There is currently a dispute between Texas-New Mexico Power Company ("TNP") and
Clear Lake Cogeneration Limited Partnership ("CLC"), which owns the Clear Lake
Power Plant, regarding certain costs and other amounts that TNP has withheld
from payments due under the power sales agreement from August 1997 until October
1998. TNP has withheld approximately $450,000 per month related to transmission
charges. In October 1997, CLC filed a petition for declaratory order with the
Texas Public Utilities Commission ("Texas PUC") requesting a declaration that
TNP's withholding is in error, which petition is currently pending. Also, as of
March 31, 1999, TNP has withheld approximately $7.7 million of standby power
charges. In addition to the Texas PUC petition, CLC filed an action in Texas
courts on October 2, 1997, alleging TNP's breach of the power sales agreement
and is seeking refund of the standby charges. In October 1998, TNP and CLC
reached an agreement in principle to settle all outstanding disputes. The
parties have finalized the settlement documentation which has been submitted for
approval by the Texas PUC. Both the Texas PUC action and the court action have
been put on hold pending completion of the settlement. The Company does not
believe this will have a material adverse effect on the consolidated
financial statements.
An action was filed against Lockport Energy Associates, L.P. ("LEA") and the New
York Public Service Commission ("NYPSC") in August 1997 by New York State
Electricity and Gas Company ("NYSEG") in the Federal District Court for the
Northern District of New York. NYSEG has requested the Court to direct NYPSC and
the Federal Energy Regulatory Commission (the "FERC") to modify contract rates
to be paid to the Lockport Power Plant. In October 1997, NYPSC filed a
cross-claim alleging that the FERC violated the Public Utility Regulatory
Policies Act of 1978 as amended, ("PURPA") and the Federal Power Act by failing
to reform the NYSEG contract that was previously approved by the NYPSC. Although
it is unable to predict the outcome of this case, in any event, the Company
retains the right to require The Brooklyn Union Gas Company ("BUG") to purchase
the Company's interest in the Lockport Power Plant for $18.9 million, less
equity distributions received by the Company, at any time before December 19,
2001.
The Company is involved in various other claims and legal actions arising out of
the normal course of business. The Company does not expect that the outcome of
these proceedings will have a material adverse effect on the Company's financial
position or results of operations, although no assurance can be given in this
regard.
12. Subsequent Event
On May 7, 1999, the Company completed the acquisition from PG&E, of 12 Sonoma
County and 2 Lake County power plants located at The Geysers, California for
approximately $212.8 million. The acquisition was financed with a 24 year
operating lease. The Company's geothermal steam fields fuel the facilities,
which have a combined capacity of approximately 700 megawatts of electricity.
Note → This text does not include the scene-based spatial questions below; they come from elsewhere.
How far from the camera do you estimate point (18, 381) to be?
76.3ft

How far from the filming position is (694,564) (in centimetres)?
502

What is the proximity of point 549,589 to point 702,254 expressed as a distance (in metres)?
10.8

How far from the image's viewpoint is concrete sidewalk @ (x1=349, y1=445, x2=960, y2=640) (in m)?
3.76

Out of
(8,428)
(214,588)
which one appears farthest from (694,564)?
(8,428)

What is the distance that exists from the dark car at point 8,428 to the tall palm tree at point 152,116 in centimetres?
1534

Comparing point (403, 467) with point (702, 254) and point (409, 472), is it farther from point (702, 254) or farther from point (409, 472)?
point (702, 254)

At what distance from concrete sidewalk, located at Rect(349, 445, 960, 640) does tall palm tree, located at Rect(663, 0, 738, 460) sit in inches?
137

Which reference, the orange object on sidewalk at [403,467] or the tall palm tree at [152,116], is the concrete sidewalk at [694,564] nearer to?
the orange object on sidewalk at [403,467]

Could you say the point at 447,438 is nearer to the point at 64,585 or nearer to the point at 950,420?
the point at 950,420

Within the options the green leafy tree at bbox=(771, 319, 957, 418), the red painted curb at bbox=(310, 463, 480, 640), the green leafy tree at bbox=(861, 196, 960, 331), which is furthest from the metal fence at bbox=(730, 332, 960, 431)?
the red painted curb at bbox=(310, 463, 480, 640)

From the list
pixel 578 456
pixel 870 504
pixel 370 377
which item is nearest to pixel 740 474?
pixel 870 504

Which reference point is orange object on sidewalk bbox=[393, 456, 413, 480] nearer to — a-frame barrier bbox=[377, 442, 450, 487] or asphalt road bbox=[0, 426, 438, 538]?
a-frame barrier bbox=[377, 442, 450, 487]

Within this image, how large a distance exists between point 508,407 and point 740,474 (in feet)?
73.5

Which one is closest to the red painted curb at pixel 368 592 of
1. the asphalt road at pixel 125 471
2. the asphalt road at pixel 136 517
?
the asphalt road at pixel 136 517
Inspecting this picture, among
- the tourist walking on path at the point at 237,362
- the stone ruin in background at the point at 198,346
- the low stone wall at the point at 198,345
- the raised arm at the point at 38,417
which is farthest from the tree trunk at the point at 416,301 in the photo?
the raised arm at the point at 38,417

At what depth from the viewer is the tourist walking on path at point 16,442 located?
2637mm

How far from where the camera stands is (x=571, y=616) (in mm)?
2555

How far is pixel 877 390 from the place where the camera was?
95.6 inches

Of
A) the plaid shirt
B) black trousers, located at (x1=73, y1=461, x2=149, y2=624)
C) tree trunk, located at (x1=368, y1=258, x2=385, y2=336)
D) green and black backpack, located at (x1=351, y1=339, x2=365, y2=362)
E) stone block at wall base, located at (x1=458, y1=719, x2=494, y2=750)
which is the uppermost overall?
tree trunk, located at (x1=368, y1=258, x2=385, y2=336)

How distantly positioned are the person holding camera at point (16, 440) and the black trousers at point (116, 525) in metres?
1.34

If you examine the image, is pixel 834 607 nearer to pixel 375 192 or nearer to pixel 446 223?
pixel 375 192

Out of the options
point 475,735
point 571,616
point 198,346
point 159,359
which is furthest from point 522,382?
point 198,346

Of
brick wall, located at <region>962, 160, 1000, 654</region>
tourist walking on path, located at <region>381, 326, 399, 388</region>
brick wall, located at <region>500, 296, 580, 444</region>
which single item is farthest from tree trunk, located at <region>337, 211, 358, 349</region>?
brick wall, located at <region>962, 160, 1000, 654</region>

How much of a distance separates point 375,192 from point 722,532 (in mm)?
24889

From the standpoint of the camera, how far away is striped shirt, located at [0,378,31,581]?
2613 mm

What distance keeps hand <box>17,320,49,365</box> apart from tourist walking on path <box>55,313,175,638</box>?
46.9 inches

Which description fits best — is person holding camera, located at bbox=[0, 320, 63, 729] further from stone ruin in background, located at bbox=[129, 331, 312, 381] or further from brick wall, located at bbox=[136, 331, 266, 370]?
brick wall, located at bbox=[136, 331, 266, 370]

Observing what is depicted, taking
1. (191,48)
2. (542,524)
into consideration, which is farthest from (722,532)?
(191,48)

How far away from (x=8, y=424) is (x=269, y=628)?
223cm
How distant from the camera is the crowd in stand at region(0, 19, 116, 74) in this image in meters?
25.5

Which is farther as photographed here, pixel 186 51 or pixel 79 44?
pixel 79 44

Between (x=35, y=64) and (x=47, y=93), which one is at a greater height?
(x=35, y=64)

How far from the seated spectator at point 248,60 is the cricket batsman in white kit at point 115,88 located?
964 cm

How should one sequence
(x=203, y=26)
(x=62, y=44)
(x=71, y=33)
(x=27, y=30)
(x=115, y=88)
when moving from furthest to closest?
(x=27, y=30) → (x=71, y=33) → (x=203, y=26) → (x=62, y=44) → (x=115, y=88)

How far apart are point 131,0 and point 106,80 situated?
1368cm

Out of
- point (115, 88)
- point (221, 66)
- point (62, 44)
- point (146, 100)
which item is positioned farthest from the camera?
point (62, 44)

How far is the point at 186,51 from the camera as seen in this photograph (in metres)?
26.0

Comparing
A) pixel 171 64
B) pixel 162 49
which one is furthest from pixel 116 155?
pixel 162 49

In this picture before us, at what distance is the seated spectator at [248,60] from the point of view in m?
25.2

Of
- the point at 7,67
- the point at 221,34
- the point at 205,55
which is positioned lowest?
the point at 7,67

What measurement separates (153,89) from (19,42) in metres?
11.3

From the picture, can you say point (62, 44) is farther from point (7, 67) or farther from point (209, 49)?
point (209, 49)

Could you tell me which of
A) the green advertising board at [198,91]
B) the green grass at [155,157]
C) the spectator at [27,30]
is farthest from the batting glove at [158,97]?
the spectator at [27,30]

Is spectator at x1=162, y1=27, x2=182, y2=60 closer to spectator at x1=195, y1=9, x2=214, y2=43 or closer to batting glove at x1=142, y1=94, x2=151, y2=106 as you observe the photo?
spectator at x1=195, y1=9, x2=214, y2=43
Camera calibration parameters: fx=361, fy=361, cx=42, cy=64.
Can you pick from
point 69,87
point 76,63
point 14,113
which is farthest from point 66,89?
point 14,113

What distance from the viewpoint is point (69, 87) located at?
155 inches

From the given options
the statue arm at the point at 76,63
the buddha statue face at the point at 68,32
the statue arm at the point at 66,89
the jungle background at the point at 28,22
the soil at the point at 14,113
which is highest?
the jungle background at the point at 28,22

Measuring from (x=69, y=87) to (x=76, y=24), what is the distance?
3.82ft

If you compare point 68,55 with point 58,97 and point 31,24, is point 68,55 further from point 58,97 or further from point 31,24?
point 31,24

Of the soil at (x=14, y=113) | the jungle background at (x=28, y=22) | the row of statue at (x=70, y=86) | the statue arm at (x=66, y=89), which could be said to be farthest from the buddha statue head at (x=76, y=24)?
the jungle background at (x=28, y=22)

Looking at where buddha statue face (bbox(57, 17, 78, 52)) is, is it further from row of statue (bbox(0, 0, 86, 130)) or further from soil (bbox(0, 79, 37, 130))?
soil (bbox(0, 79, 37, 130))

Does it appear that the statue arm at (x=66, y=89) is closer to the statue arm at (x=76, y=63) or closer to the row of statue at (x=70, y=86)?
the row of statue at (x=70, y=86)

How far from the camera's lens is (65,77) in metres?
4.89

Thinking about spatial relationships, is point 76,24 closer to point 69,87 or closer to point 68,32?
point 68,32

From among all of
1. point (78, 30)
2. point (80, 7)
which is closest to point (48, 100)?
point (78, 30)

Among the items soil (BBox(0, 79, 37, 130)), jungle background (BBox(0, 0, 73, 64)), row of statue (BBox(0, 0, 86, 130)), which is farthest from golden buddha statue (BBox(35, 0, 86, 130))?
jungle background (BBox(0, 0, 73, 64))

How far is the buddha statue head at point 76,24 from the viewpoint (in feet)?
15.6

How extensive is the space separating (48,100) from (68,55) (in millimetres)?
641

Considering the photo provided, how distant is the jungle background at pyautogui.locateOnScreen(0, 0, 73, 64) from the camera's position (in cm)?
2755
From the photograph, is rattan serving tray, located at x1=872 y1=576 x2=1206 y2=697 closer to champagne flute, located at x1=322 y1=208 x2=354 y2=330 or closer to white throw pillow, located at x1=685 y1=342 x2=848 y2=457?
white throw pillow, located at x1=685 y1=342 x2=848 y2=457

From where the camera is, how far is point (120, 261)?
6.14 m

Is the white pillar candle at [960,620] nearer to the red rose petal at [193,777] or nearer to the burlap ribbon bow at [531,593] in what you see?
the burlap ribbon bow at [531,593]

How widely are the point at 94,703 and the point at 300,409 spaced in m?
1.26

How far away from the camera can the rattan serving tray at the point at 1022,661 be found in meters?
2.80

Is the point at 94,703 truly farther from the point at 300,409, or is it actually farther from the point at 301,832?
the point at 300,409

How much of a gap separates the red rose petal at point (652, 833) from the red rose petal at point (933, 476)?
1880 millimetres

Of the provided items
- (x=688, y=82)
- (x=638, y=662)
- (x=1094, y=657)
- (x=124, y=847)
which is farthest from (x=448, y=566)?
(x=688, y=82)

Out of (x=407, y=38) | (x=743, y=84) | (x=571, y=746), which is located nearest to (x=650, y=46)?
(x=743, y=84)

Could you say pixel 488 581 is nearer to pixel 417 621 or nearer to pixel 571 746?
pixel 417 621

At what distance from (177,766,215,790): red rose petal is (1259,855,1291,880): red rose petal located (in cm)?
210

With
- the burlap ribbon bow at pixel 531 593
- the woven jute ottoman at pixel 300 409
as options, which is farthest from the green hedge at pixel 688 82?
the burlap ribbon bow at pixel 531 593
All of the electricity generated from the facilities is sold into the California
energy market, with the exception of an agreement entered into on April 29, 1999
to sell to Commonwealth Energy Corporation 75 megawatts of geothermal
electricity in 1999, 100 megawatts in 2000, and 125 megawatts in 2001 and
through June 2002.
12
<PAGE>
ITEM 2. MANAGEMENT'S DISCUSSION AND ANALYSIS OF FINANCIAL CONDITION AND RESULTS
OF OPERATIONS
Except for historical financial information contained herein, the matters
discussed in this quarterly report may be considered forward-looking statements
within the meaning of Section 27A of the Securities Act of 1933, as amended, and
Section 21E of the Securities Exchange Act of 1934, as amended and subject to
the safe harbor created by the Securities Litigation Reform Act of 1995. Such
statements include declarations regarding our intent, belief or current
expectations. Prospective investors are cautioned that any such forward-looking
statements are not guarantees of future performance and involve a number of
risks and uncertainties; actual results could differ materially from those
indicated by such forward-looking statements. Among the important factors that
could cause actual results to differ materially from those indicated by such
forward-looking statements are: (i) that the information is of a preliminary
nature and may be subject to further adjustment, (ii) the possible
unavailability of financing, (iii) risks related to the development,
acquisition, and operation of power plants, (iv) the impact of avoided cost
pricing, energy price fluctuations and gas price increases, (v) the impact of
curtailment, (vi) the seasonal nature of our business, (vii) start-up risks,
(viii) general operating risks, (ix) the dependence on third parties, (x) risks
associated with international investments, (xi) risks associated with the power
marketing business, (xii) changes in government regulation, (xiii) the
availability of natural gas, (xiv) the effects of competition, (xv) the
dependence on senior management, (xvi) volatility in our stock price, (xvii)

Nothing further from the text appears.